Helen Macdonald hatched a best-selling, award-winning tome called “H is for Hawk” from her experience training a goshawk to help recover from her father’s death.
There’s absolutely no reason why Jonny Bairstow’s “A Clear Blue Sky” shouldn’t follow her lead. No goshawks feature in Jonny’s book. However it does chronicle how he coped with the shock death of his father David at the age of 46.
Those expecting dramatic insights into the life of Jonny Bairstow will be disappointed. His book deals almost exclusively with the repercussions from that day in 1998 when his world turned upside down and he makes no apology for offering it as a tribute to his much-missed father.
Jonny Bairstow was just eight years old when his father took his own life in January 1998. He can’t explain why his father should have taken this drastic action, especially knowing that both he and his sister Becky would be likely to be first through the door of his Yorkshire home to find him.
As indeed they were. Jonny had been taken by his mother Janet to football training with Leeds United and seven-year- old sister Becky, known as Boo, went along for the ride. Bounding away from their mother they hurtled through the door to discover their father hanging from the staircase.
Jonny’s memory of what happened next is mercifully blurred. He remembers only that the devastated family went to a neighbour’s house before being cared for by grandparents.
Naturally they agonised over what could have led David to take such a step especially as he had booked a celebratory meal for Janet’s 42nd birthday the following day. It emerged that he had been depressed over car crash injuries to his right arm threatening to end his local cricket and golf.

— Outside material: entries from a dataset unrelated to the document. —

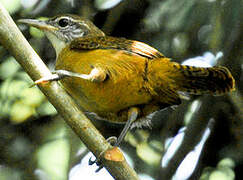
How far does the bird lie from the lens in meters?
3.54

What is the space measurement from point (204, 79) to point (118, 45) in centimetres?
76

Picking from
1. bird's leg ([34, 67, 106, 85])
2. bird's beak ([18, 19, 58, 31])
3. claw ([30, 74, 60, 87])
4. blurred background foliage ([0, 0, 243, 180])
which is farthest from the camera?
blurred background foliage ([0, 0, 243, 180])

A drink-drive court case related to the accident hung over his head. And he was convinced Janet might die after being diagnosed with cancer.

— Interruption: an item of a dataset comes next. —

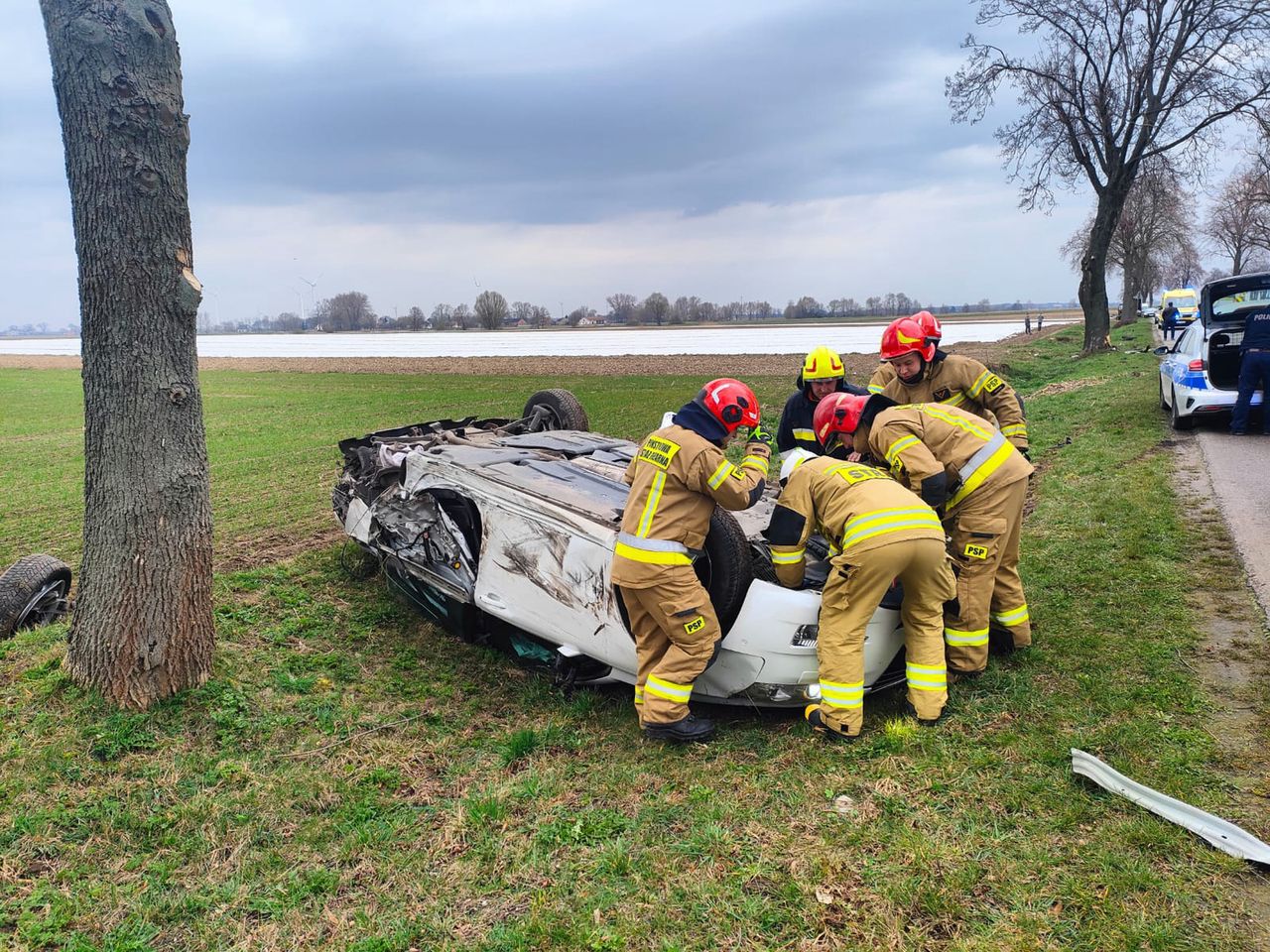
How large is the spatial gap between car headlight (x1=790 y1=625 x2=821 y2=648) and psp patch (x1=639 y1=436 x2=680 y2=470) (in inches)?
38.7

Jonny has told himself it was a cry for help never intended to go as far as it did. But instead of arriving home half an hour earlier as scheduled Janet, Jonny and Becky were delayed.
The coroner recorded an open verdict after admitting David Bairstow was the only one who really knew the truth. His shadow looms large over the book with Jonny admitting he thinks of his father almost every minute of every day.

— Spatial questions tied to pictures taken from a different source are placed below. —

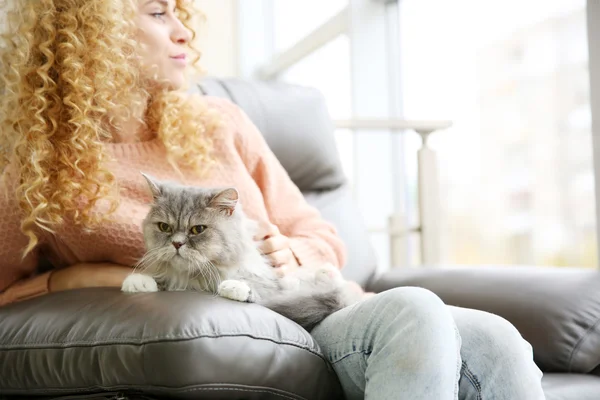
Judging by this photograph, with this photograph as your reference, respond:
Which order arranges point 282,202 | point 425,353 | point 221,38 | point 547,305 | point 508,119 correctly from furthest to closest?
point 221,38 → point 508,119 → point 282,202 → point 547,305 → point 425,353

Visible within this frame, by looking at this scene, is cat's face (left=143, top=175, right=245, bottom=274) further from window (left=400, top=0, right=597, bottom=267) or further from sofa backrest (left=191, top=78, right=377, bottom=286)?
window (left=400, top=0, right=597, bottom=267)

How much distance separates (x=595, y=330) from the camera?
1.33 metres

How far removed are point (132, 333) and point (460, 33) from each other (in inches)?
76.0

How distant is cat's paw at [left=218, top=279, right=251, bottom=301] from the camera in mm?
1154

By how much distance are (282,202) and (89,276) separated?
1.63 feet

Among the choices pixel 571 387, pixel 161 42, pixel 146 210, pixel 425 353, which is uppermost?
pixel 161 42

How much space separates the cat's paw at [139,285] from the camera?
1.20 meters

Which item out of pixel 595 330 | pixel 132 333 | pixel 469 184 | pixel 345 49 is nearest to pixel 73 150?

He was in the forefront of his mind when Jonny finally completed a memorablefirst century for England against South Africa at Newlands after becoming becalmed in the nineties for 40 agonising minutes.
At last he picked up his two-pound nine-ounce bat, cut a short ball from Stiaan van Zyl past backward point and ripped the helmet from his ginger head to celebrate. The memories came flooding in.his mother, sister, grandparents and of course his father.
Jonny admits almost losing the battle against tears pricking the back of his eyes but somehow held it together as batting partner Ben Stokes approached with instructions to “take it all in mate.” He looked back at the blue sky hoping that if heaven has a pub his dad is in it now ordering a celebration pint.
Jonny reveals a little about his struggle to convince England selectors of his Test qualities as both batsman and wicketkeeper. Yet his abundant runs and ever more acrobatic catches speak for themselves as he surpassed his father’s international exploits.
‘This is an emotional read to be perused through misty eyes. Award-winning author Duncan Hamilton has effectively assisted Jonny in piecing together one of cricket’s saddest stories yet with a happy ending’
He was the 87th player to make his England debut at Lord’s and the 13th to follow his father into the England team. Sadly the only difference between Jonny and the rest is that he was the only one whose father was not there for the occasion.
This is an emotional read to be perused through misty eyes. Award-winning author Duncan Hamilton has effectively assisted Jonny in piecing together one of cricket’s saddest stories yet with a happy ending.
Surprisingly the book includes a couple of howlers. The great Mike Procter is spelled Mike Proctor and on page 219 is the bold but inaccurate assertion that “England have never had a left armer who’s taken 100 Test wickets.” How about Derek Underwood (297), Tony Lock (174) and Phil Edmonds (125).
Still, only an extraordinary rival will prevent it becoming the sports book of the year.
A Clear Blue Sky by Jonny Bairstow and Duncan Hamilton is published by HarperCollins. Price £20.00 hardback.